## Goal
Write out only the tail of the records, beginning at the line containing "Thinking about the" and including the last line, exactly as written.

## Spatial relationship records
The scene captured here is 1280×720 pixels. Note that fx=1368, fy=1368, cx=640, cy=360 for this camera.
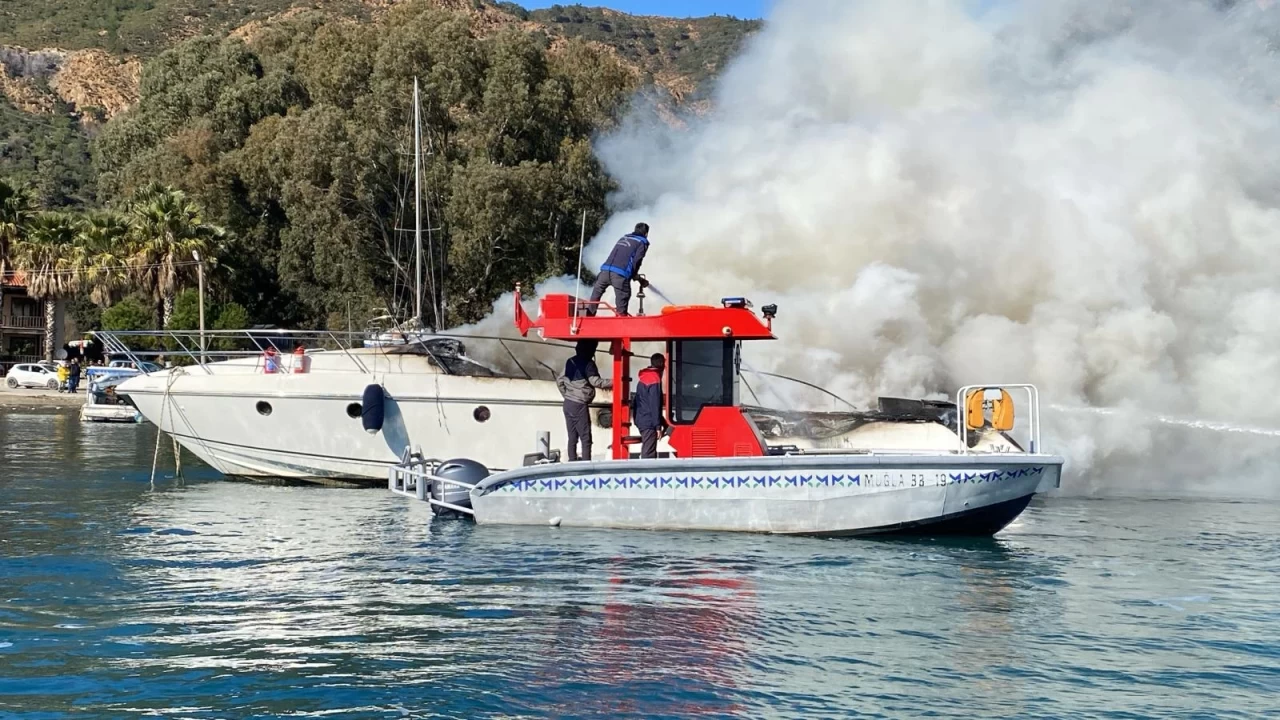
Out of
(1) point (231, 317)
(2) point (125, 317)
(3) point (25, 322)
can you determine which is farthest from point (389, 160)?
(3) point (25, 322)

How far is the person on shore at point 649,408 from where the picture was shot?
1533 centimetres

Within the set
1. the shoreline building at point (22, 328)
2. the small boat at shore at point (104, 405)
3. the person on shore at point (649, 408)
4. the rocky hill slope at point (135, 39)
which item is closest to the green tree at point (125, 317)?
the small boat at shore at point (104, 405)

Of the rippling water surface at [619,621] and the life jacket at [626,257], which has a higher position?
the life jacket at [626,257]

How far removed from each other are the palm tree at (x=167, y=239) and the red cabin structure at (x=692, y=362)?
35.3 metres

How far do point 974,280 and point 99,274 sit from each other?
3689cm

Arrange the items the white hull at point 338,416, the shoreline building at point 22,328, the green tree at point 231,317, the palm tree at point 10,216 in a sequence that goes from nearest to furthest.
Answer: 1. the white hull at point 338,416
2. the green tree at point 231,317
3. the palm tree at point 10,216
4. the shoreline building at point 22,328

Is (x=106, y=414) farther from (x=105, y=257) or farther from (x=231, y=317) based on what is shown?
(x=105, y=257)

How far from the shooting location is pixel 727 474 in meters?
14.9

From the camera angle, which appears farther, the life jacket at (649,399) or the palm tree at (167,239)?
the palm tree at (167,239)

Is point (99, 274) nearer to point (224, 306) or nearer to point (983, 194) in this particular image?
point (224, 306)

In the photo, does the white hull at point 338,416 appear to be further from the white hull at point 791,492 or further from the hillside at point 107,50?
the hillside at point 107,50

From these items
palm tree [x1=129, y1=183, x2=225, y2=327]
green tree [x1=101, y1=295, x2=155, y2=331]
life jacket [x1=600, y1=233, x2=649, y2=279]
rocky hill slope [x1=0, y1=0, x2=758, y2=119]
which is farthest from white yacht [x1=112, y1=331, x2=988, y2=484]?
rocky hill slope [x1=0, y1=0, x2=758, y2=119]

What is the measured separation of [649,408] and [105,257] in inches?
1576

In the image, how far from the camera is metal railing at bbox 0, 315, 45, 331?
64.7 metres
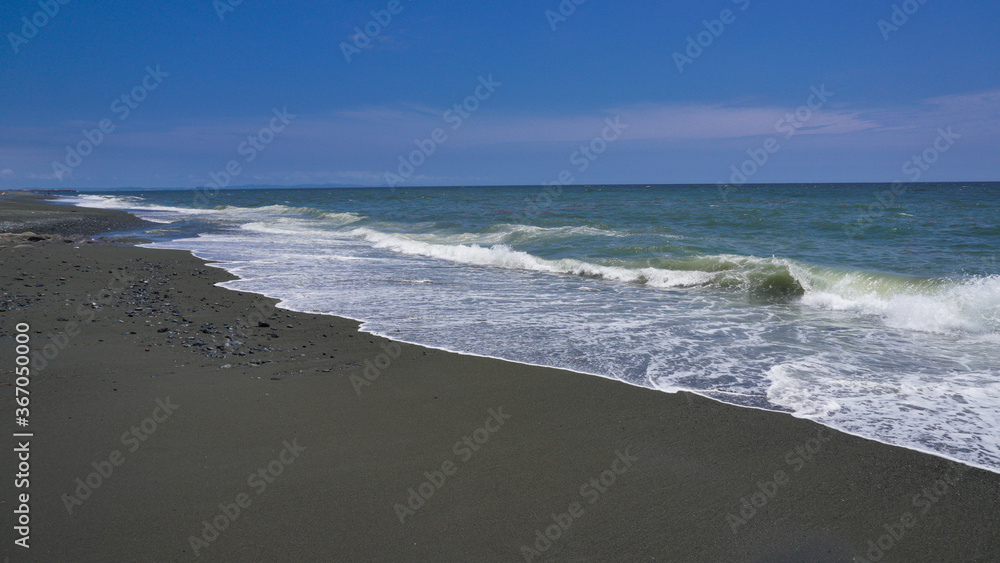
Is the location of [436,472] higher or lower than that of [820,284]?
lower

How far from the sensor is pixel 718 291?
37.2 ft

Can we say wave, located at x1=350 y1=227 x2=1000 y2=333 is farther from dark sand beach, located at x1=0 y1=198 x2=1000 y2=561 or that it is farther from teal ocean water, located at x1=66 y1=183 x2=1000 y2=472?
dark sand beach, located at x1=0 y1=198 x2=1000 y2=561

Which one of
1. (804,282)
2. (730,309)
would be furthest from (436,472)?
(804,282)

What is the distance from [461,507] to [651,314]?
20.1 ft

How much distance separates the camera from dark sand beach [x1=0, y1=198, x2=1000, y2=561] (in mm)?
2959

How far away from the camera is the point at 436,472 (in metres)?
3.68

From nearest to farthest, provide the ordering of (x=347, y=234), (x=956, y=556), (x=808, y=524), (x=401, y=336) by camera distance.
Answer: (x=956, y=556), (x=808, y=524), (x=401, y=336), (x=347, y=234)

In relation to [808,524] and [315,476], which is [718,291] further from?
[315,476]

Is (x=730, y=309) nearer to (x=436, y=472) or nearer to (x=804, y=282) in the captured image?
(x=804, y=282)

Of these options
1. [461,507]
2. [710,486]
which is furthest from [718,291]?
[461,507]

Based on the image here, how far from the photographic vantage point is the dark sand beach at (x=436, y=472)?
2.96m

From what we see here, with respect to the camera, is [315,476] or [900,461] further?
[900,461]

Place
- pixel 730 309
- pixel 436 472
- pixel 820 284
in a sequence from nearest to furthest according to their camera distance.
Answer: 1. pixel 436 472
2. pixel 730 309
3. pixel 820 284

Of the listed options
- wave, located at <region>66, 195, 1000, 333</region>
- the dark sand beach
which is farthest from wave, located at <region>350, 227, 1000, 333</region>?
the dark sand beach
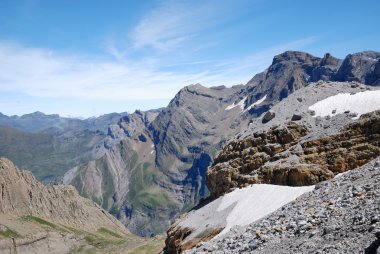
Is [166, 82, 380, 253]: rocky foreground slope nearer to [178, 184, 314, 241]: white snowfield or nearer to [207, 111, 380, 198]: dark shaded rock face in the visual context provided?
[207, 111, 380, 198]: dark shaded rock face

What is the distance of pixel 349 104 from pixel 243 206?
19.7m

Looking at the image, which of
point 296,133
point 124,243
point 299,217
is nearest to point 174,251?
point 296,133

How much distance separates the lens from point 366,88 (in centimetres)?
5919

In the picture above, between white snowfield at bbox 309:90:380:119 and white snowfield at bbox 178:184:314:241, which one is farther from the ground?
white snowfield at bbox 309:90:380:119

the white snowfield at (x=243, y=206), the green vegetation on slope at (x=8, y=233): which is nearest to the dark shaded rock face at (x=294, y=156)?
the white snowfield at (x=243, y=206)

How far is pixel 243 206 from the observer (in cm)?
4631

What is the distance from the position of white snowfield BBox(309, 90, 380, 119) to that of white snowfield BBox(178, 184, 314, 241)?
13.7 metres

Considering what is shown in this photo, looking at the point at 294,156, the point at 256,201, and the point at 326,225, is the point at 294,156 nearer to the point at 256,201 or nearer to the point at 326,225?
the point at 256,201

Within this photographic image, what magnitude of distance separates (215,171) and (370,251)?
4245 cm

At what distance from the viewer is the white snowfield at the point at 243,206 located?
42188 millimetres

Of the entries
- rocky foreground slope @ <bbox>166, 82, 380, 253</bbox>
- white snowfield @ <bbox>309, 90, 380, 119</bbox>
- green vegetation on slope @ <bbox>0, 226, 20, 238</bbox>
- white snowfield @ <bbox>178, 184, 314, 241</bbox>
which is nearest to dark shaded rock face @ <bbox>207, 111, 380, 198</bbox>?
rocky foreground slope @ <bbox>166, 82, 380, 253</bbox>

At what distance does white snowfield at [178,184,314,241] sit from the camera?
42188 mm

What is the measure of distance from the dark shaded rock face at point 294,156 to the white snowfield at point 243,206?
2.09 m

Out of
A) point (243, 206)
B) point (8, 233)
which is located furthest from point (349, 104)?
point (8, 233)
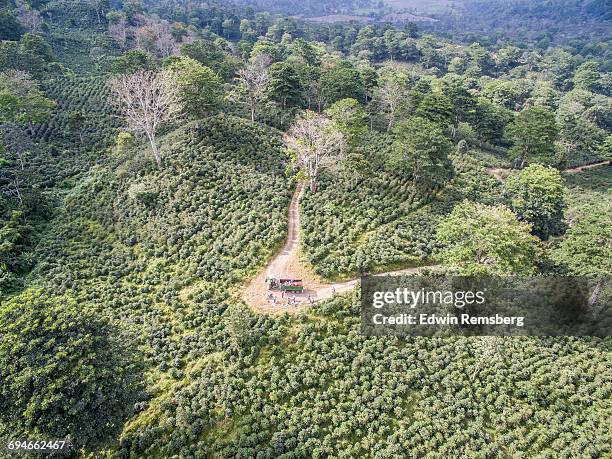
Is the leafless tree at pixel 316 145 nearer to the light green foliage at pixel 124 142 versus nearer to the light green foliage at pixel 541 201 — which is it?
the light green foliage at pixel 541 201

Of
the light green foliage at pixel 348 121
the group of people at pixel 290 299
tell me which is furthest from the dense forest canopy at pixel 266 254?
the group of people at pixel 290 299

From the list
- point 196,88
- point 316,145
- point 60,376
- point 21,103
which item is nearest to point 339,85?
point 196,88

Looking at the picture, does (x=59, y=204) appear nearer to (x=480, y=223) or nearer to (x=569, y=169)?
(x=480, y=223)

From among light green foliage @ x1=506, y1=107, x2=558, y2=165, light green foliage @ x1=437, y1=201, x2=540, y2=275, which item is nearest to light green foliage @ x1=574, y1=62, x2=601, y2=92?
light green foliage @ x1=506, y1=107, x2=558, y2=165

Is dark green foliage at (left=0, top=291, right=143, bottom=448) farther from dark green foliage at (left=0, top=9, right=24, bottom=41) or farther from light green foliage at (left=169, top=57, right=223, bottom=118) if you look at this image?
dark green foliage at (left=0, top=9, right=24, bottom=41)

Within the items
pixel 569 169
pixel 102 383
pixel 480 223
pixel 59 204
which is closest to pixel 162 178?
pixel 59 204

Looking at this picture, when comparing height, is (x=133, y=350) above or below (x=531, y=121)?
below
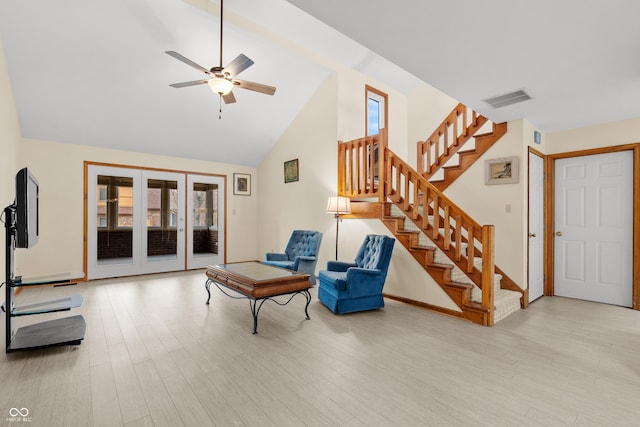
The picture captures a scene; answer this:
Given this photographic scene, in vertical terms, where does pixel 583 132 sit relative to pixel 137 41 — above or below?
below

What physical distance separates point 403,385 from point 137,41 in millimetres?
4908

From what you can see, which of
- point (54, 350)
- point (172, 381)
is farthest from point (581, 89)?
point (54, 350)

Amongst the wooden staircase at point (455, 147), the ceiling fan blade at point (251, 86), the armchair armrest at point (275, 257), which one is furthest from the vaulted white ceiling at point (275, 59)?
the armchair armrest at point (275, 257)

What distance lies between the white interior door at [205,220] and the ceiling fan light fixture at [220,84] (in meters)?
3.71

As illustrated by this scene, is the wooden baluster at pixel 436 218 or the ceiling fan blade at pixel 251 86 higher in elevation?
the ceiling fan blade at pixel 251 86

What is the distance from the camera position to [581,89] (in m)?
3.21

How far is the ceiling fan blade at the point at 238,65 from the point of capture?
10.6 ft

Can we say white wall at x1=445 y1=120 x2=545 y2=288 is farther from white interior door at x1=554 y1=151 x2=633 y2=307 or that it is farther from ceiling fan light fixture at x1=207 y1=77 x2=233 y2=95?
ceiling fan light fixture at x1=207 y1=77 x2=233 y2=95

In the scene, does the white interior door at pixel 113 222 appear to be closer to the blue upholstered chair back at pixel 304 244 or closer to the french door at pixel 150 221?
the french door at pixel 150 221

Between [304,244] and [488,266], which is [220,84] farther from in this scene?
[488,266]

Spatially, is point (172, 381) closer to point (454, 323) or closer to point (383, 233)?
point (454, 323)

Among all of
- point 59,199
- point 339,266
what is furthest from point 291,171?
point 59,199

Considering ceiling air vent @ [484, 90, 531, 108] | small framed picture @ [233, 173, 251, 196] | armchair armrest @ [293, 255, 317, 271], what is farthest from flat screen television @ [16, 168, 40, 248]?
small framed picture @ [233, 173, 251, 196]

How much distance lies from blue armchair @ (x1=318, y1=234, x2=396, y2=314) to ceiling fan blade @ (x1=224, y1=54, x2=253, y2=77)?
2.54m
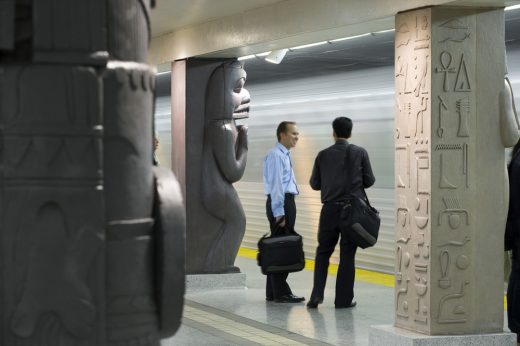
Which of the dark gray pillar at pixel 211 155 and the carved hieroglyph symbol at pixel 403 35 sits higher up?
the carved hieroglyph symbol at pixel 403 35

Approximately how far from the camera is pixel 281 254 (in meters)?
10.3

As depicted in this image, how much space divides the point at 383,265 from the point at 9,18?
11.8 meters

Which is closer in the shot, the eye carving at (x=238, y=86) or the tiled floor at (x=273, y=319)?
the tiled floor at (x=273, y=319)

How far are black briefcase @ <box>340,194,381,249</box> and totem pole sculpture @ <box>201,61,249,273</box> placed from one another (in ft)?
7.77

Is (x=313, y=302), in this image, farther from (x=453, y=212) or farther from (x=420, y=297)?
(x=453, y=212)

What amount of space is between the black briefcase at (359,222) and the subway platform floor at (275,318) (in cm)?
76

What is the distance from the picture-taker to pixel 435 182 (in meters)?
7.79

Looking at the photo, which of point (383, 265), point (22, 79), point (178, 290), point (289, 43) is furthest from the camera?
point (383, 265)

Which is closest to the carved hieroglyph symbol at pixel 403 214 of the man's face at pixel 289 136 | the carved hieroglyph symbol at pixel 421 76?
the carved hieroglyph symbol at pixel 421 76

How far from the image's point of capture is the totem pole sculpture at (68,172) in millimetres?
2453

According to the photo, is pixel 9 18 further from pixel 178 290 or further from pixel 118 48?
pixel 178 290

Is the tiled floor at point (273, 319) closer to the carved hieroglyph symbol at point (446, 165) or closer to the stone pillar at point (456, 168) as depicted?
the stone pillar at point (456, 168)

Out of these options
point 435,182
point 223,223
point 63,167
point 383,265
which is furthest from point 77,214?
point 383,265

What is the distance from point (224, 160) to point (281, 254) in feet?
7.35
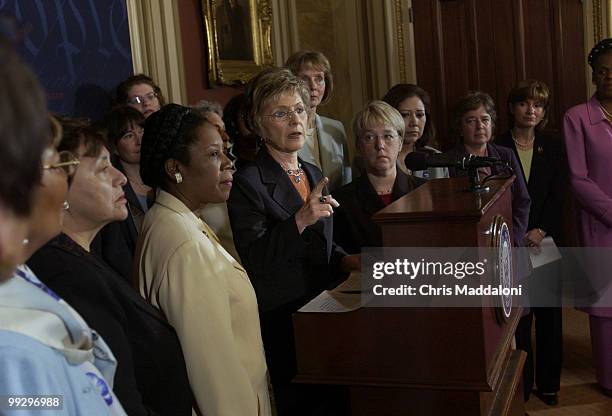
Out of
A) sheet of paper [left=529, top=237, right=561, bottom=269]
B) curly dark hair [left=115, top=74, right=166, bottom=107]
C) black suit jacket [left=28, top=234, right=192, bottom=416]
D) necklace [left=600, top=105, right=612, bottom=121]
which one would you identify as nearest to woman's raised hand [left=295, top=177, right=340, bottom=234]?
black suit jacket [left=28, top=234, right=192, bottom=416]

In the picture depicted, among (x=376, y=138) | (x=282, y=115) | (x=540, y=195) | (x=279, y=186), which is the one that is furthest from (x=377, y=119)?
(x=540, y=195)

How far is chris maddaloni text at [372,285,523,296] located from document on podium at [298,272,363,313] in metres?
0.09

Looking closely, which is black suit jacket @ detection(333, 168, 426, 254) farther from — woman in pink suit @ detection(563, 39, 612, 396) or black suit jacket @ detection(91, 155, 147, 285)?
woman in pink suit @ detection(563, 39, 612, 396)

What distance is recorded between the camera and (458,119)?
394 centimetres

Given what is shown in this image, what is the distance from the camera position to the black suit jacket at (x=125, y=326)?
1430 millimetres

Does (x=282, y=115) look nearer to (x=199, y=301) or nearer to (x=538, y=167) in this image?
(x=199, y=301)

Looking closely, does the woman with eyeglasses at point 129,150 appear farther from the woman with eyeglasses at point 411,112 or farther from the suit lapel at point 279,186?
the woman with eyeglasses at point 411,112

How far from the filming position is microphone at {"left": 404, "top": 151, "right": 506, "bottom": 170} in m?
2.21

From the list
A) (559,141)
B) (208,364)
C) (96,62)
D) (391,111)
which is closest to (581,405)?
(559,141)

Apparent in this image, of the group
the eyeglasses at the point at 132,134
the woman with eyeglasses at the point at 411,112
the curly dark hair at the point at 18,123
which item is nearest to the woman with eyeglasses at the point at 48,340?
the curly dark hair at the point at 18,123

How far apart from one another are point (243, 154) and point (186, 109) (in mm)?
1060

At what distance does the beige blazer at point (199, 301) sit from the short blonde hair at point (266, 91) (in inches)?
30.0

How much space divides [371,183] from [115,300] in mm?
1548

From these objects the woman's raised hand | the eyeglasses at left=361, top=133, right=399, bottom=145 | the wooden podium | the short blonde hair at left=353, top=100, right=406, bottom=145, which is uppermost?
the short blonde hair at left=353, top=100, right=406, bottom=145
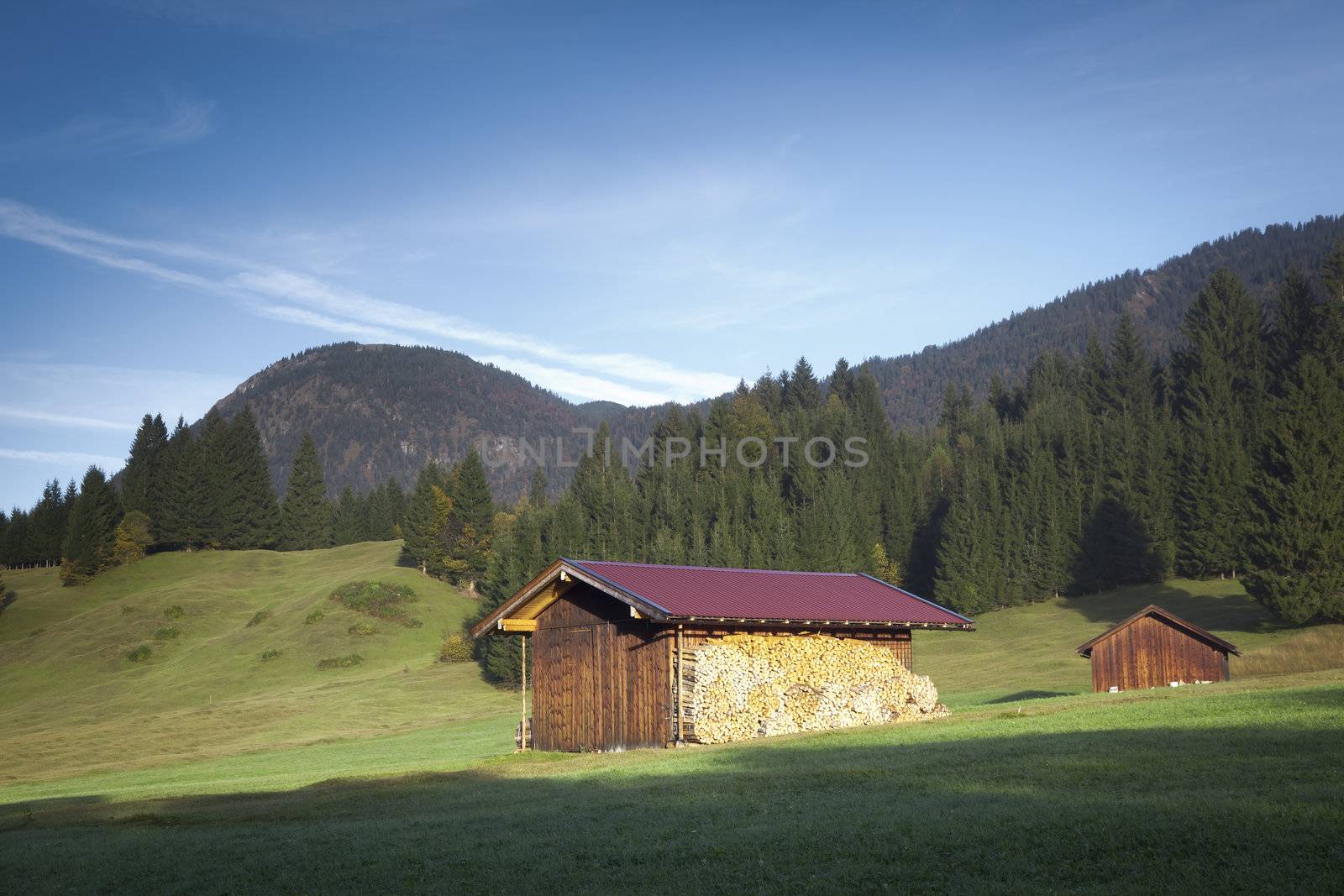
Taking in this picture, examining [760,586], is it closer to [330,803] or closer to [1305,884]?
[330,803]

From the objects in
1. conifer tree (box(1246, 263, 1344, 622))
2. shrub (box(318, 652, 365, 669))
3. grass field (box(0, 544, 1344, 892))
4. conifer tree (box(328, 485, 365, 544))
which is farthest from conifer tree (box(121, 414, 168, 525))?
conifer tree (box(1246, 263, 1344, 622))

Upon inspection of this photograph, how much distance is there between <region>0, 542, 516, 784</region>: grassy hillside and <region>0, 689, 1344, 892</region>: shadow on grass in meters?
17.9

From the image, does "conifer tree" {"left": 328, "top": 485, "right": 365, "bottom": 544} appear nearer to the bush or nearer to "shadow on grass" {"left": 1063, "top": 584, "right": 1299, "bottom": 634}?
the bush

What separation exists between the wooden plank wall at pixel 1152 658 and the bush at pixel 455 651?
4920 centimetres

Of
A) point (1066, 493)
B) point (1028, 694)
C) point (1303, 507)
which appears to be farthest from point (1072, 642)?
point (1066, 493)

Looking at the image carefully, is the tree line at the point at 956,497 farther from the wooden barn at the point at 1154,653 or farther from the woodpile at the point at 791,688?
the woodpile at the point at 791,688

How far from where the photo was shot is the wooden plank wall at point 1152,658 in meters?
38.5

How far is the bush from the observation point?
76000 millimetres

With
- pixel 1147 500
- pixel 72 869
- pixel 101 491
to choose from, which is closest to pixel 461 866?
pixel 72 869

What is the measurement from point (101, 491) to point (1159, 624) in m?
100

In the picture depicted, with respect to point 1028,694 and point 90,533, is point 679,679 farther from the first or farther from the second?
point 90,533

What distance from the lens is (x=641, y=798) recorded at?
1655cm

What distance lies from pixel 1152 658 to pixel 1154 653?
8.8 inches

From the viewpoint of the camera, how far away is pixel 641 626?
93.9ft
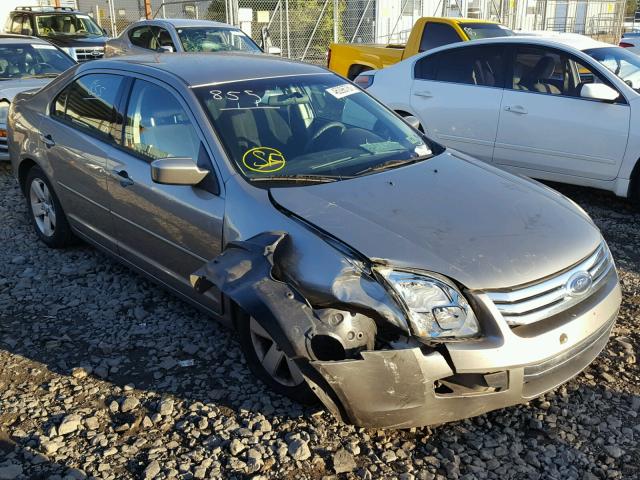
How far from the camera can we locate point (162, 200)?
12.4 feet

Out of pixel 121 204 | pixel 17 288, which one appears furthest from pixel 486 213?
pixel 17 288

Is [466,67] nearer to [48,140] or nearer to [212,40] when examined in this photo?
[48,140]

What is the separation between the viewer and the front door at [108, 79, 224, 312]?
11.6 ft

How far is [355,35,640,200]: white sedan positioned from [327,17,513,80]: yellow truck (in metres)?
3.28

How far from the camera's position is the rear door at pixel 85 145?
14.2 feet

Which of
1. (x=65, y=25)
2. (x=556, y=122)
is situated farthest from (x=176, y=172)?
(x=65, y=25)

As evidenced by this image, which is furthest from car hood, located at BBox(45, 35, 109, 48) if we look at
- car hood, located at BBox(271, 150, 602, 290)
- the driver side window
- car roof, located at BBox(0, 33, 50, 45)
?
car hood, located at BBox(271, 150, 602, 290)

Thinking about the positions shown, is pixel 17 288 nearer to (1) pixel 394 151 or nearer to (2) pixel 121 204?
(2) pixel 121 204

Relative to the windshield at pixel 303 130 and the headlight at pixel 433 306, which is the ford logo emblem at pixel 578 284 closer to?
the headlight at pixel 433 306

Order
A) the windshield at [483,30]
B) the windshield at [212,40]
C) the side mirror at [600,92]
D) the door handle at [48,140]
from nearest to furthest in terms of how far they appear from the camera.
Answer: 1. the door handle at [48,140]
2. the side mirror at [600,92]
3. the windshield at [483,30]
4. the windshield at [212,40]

## Response for this exercise
Thinking about the positions shown, is pixel 17 288 nearer to (1) pixel 394 151 or nearer to (2) pixel 121 204?
(2) pixel 121 204

Relative to the windshield at pixel 303 130 and the headlight at pixel 433 306, which is the ford logo emblem at pixel 578 284 closer to?
the headlight at pixel 433 306

Order
A) the windshield at [483,30]
B) the windshield at [212,40]
C) the side mirror at [600,92]
D) the door handle at [48,140]
from nearest to furthest in terms of how far they appear from the camera.
Answer: 1. the door handle at [48,140]
2. the side mirror at [600,92]
3. the windshield at [483,30]
4. the windshield at [212,40]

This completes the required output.